Filip Jagiełło został wypożyczony do końca sezonu z Genoi do występującej w Serie B Spezii Calcio. Mówiło się o takim rozwiązaniu od paru dni, bo sytuacja polskiego pomocnika w Genoi była nie do pozazdroszczenia.
W sezonie 2023/24 26-latek rozegrał dwa mecze w Serie A. W 1. i 2. kolejce z Fiorentiną i Lazio. Później został schowany do szafy i w lidze nie powąchał już murawy. Kolejną szansę dostał dopiero 5 grudnia w spotkaniu 1/8 finału Pucharu Włoch.

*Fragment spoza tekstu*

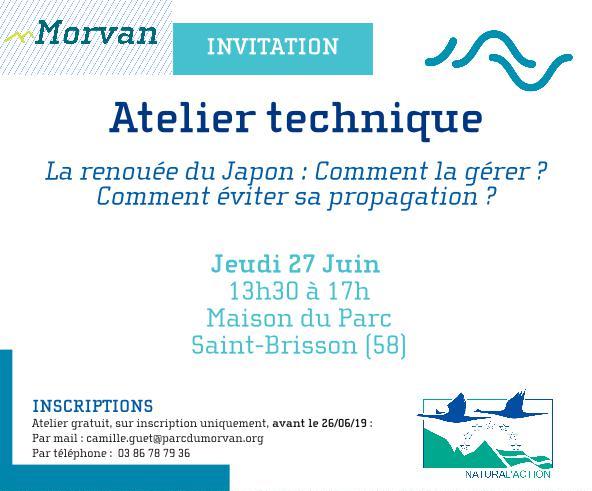 Affiche Atelier Renouées Morvan - (c) PNR Morvan - Centre de ressources EEE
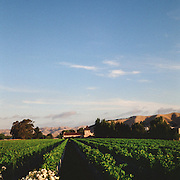A panoramic sweeping view of vineyards with a stunning mountain range back drop in the Marlborough Wine Region, Blenheim,  South Island, New Zealand..The Marlborough wine region is New Zealand's largest wine producer and has earned a global reputation for viticultural excellence since the 1970s. It has an enviable international reputation for producing the best Sauvignon Blanc in the world. It also makes very good Chardonnay and Riesling and is fast developing a reputation for high quality Pinot Noir. Of the region's ten thousand hectares of grapes (almost half the national crop) one third are planted in Sauvignon Blanc.  Marlborough, New Zealand. Photo Tim Clayton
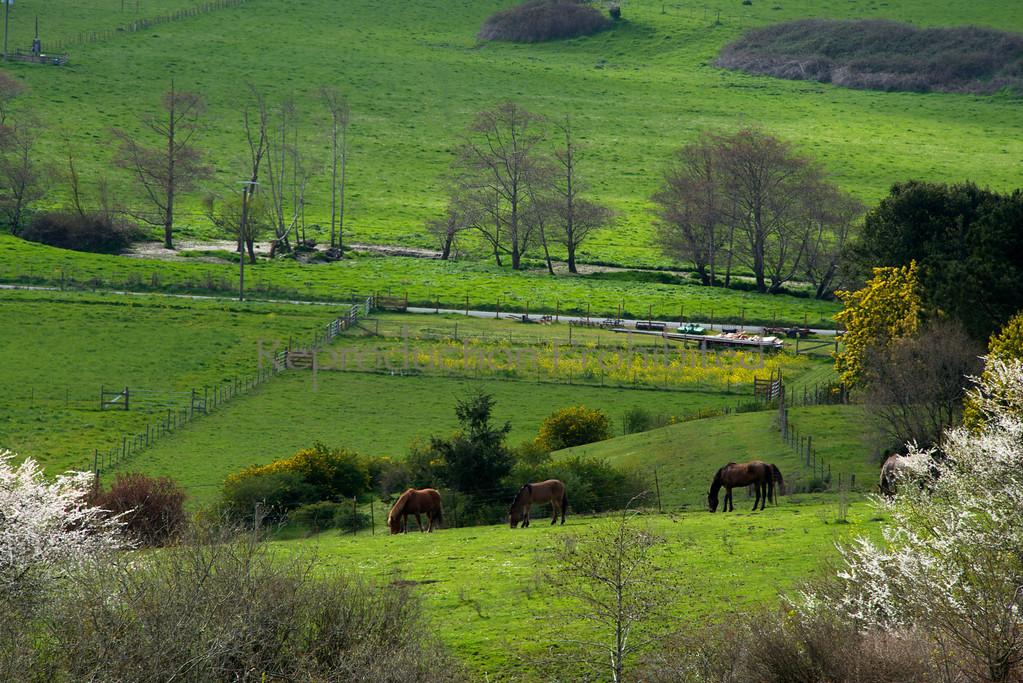 Horse Heaven Northern California Coast March 2013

Na murawie spędził nieco ponad godzinę, Genoa przegrała z Lazio 0:1 i odpadła z rozgrywek.
Perspektyw na rundę wiosenną raczej nie było, więc zawodnik chciał zmienić otoczenie. To się udało 17 stycznia. Nie ulega wątpliwości, że w Spezii będzie miał dużo więcej okazji do regularnej gry.
ZOBACZ WIDEO: Krychowiak w helikopterze. Tylko spójrz, gdzie spędza urlop
Jego nowy zespół jest jednak w bardzo trudnej sytuacji. W poprzednim sezonie Spezia spadła z Serie A i jest na najlepszej drodze... do kolejnego spadku. Obecnie zespół zajmuje przedostatnie miejsce w tabeli Serie B, a w całym sezonie wygrał tylko trzykrotnie.

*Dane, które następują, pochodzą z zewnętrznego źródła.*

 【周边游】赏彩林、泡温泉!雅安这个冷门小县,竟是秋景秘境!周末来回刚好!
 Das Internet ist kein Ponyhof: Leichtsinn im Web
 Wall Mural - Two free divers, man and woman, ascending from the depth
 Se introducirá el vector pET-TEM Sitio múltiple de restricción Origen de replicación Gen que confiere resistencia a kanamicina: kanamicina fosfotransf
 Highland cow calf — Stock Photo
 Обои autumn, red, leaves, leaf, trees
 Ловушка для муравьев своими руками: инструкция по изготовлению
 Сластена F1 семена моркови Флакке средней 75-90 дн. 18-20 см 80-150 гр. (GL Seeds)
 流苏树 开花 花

Debiut możliwy jest już w najbliższy weekend. W sobotę o godz. 14 Spezia zagra na własnym boisku z piątym w tabeli Cremonese.
Jagiełło spotka w szatni kilku rodaków. W kadrze zespołu znajdują się Bartłomiej Drągowski, Przemysław Wiśniewski i Arkadiusz Reca. Nie ma już Szymona Żurkowskiego, który przeniósł się w ostatnich dniach do Empoli. Nie wiadomo jeszcze, co będzie z Drągowskim. Najnowsze informacje mówią, że ma trafić do Panathinaikosu.
CZYTAJ TAKŻE:
Media: Xavi pod wielką presją. "To może otworzyć puszkę Pandory"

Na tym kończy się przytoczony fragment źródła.